Inmates and Individuals in Custody: If you are an inmate or otherwise in custody, we may disclose your health information to the correctional facility or law enforcement official having lawful custody of you.

Workers’ Compensation: We may disclose your health information to the extent authorized and necessary to comply with laws relating to workers’ compensation or other similar programs established by law.

Appointment Reminders and Information on Treatment Alternatives: We may contact you to provide appointment reminders, information concerning treatment alternatives or other health-related benefits, alternatives and services that may be of interest to you.

 

u            Our Pledge

We will endeavor to protect the privacy of your health information.  If you have any questions, comments, or concerns regarding the policies set forth above, please do not hesitate to discuss such matters with one of our Physicians [Alternative: with our Office Manager].  

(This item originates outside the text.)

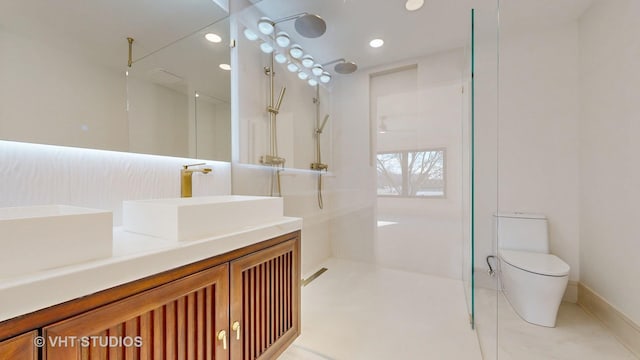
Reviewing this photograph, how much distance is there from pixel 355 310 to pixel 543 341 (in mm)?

INSTRUCTION: The terms contained in this Notice are intended to promote compliance with the privacy provisions set forth in HIPAA.  Individual State and/or other applicable laws may prohibit or materially limit certain of the uses and disclosures set forth above.  It is imperative that you review these disclosures with an attorney who is familiar with your State’s health care and other laws and rules governing privacy, and amend this Notice accordingly.  This Notice must not be considered complete until such review and any necessary revisions have been made.